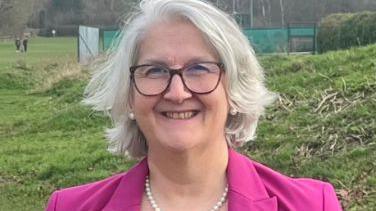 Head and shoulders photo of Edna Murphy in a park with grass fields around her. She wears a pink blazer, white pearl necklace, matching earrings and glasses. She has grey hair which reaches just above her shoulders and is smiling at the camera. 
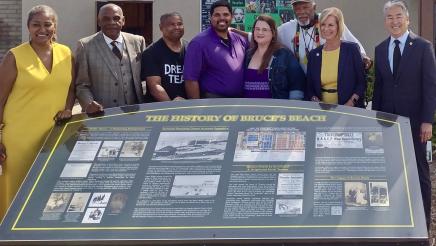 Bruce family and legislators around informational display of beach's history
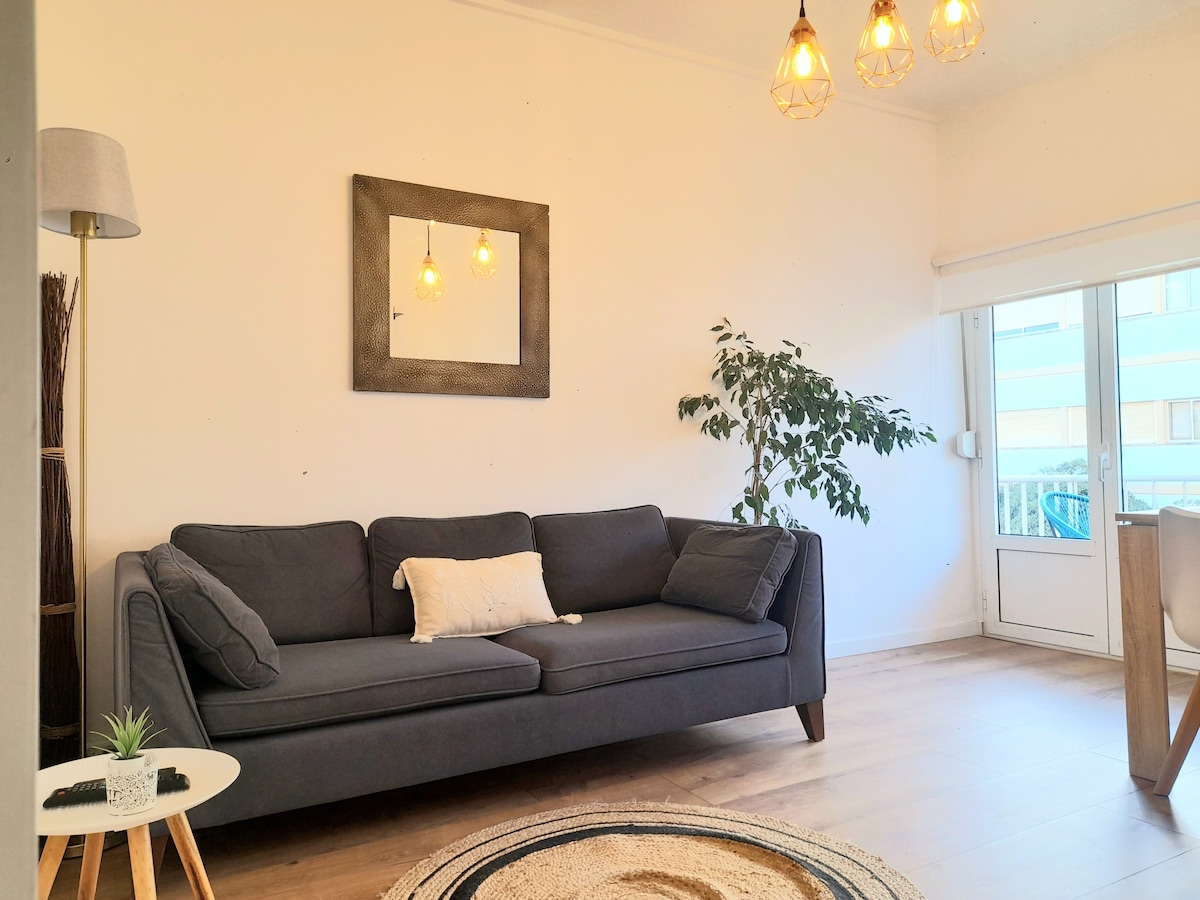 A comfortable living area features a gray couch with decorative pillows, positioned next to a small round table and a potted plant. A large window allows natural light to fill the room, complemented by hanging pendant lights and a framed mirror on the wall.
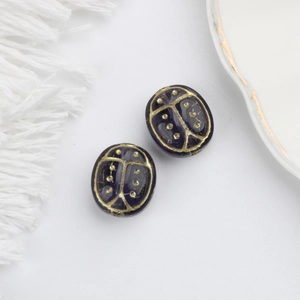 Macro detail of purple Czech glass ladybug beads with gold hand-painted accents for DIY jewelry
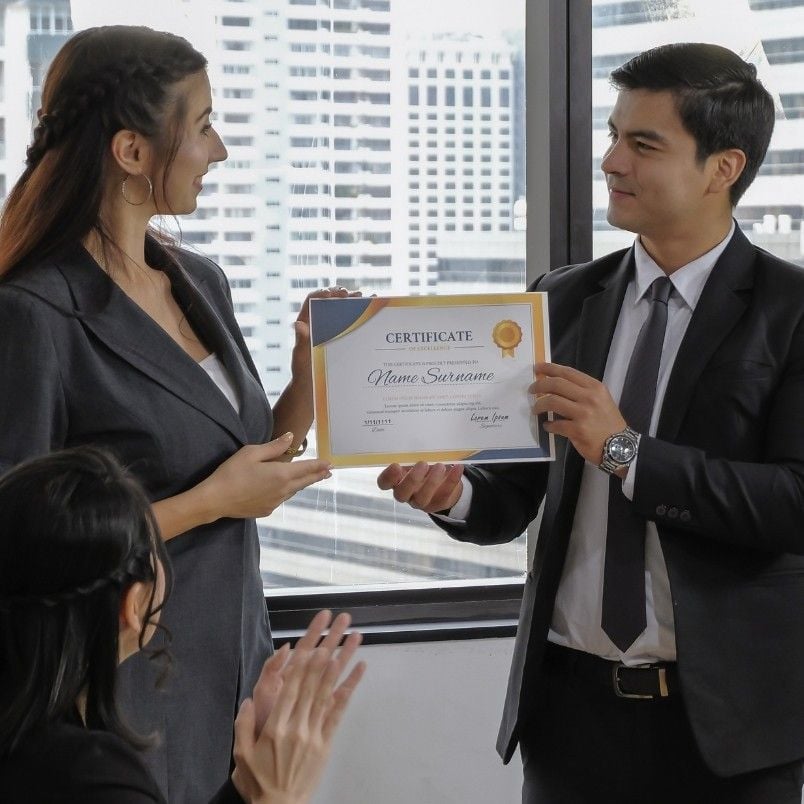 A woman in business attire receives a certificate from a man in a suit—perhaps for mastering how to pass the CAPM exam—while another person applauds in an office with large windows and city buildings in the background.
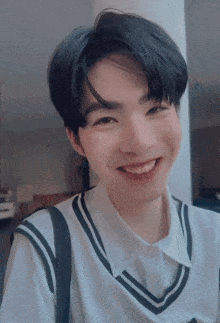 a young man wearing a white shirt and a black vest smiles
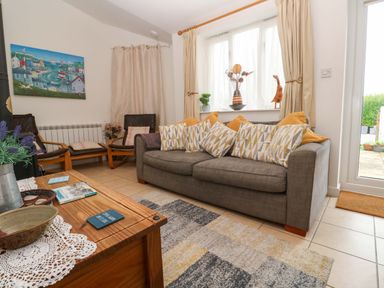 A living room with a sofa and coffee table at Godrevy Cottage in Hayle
=-=-=-=-=
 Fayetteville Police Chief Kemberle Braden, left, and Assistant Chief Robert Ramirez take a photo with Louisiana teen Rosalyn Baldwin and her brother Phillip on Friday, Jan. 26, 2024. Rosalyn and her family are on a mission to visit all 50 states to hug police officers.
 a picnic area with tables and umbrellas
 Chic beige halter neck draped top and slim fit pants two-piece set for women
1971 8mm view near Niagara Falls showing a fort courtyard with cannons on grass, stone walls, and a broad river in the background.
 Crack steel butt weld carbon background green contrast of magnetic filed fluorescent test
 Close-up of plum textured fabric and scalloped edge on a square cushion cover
=-=-=-=-=
In the listing above, locate the line containing "Chic beige halter" and the line containing "Close-up of plum", then transcribe both and every line between them verbatim.

 Chic beige halter neck draped top and slim fit pants two-piece set for women
1971 8mm view near Niagara Falls showing a fort courtyard with cannons on grass, stone walls, and a broad river in the background.
 Crack steel butt weld carbon background green contrast of magnetic filed fluorescent test
 Close-up of plum textured fabric and scalloped edge on a square cushion cover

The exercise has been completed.